---- EXCERPT

Gathering Data

Spatial Data (and how to know if your data is spatial)

A Geographic Information System (GIS) works with data that is tied to a location on Earth. This type of data is often referred to as “spatial data”, “geospatial data”, or even “GIS data”, and is spatially referenced using location information — most commonly geographic coordinates. A GIS uses this location information to project a geospatial file into a virtual geographic space where it can then be visualized and analyzed. If your data’s locative information in the form of countries, cities, or street addresses, this can be made legible to a GIS with a few extra steps.

If you’re working with points, lines, or polygons, that’s likely vector data.

There are 2 main types of geospatial data: vector and raster. Raster data is data which is made up of pixels arranged in a grid, whereas vector data is made up of vertices and the paths between them – creating geometries that represent real-world features or phenomena. If you’re working with continuous geospatial features such as satellite imagery, topography, or climatic data, you’re likely using raster data. If you’re working with points, lines, or polygons, that’s likely vector data.

Below is a map consisting of vector data, with cities (points), major roads (lines), land/water (polygons), and parks (polygons). vector data

Each vector dataset can only be lines, points, or polygons. However, a dataset can include multiple features, such as polygons representing all the provinces of Canada. For each feature (in this example, each province), various information may be stored such as a unique identifier, the area in square kilometers, the name, the population, etc. Rasters, on the other hand, can only store one value per pixel. This value could be a color representing different kinds of topography (think of the whites, greens,and browns representing different elevations) or the quantity of something like rainfall or temperature. Multiple rasters can be overlaid to generate a multi-part raster, but generally, each pixel of a single raster can store one value meaning your raster is showing one variable. You can also do math between rasters etc. raster data

Spatial data have different file extensions that you may be used to. Raster data will often be TIF (aka TIFF) file and have the extention .tif or .tiff. Vector data come in more diverse file formats. The Shapefile is an industry standard format with the extension .shp (and a host of “sidecar files” - be sure to keep them all together). Shapefiles store data in binary, and it is therefore not legible to human eyes and can only be opened and visualized in a GIS. GeoJSON, however, stores vector data in .geojson files that can be opened in a code editor or online in geojson.io and quite easily parsed with human eyes. See here for an exhaustive list of formats spatial data can take. Although the nuance of file formats might seem too detail oriented for an introduction to reference mapping, being aware of different spatial data types and formats will help you know what to download and troubleshoot why something may not be opening/working. If you have no prior experience with spatial data, this may be quite overwhelming right now. However, with a little bit of practical experience under your belt this will quickly all become common sense to you.

--------

• **REQUIREMENT 1**:
Answer these questions about the spatial data text.
(a) What are the two main types of geospatial data?
(b) What extension does the Shapefile format use?
(c) Where can .geojson files be opened?
The entries that follow have no connection to the spatial data text.

---- EXTRACTED RECORDS

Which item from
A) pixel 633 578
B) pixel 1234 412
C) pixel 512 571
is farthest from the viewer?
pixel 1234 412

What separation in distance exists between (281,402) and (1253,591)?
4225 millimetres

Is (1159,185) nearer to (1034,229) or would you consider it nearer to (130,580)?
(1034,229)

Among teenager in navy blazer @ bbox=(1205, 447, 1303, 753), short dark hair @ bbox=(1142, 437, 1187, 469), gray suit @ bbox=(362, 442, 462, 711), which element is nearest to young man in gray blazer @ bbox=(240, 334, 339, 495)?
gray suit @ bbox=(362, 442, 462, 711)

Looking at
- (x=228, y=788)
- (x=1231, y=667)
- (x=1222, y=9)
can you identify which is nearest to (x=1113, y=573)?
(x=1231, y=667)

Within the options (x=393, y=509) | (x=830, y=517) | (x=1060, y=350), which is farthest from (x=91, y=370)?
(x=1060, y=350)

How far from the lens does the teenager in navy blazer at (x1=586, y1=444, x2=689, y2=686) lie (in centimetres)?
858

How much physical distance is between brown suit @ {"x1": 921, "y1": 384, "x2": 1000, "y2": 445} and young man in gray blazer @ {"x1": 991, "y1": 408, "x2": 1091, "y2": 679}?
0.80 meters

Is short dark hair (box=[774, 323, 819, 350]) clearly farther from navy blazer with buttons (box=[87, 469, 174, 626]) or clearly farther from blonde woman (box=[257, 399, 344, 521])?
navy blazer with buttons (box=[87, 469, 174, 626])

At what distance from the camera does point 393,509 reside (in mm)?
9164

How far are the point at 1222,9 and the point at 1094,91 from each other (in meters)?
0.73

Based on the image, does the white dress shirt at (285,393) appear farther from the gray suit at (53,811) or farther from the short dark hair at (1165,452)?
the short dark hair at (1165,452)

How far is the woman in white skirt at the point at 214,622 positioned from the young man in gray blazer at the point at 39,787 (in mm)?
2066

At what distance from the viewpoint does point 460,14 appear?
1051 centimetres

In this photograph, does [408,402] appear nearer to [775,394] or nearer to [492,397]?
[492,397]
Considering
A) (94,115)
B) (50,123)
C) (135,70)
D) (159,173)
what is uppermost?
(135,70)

--------

• **REQUIREMENT 2**:
Swap "nearer" for "closer" in the saved data entries, starting at the line that contains "In this photograph, does" and running through the end of the entries. Write out those lines again with nothing else changed.

• **CORRECT RESULT 1**:
(a) Vector and raster.
(b) .shp
(c) In a code editor or online in geojson.io.

• **CORRECT RESULT 2**:
In this photograph, does [408,402] appear closer to [775,394] or closer to [492,397]?
[492,397]
Considering
A) (94,115)
B) (50,123)
C) (135,70)
D) (159,173)
what is uppermost?
(135,70)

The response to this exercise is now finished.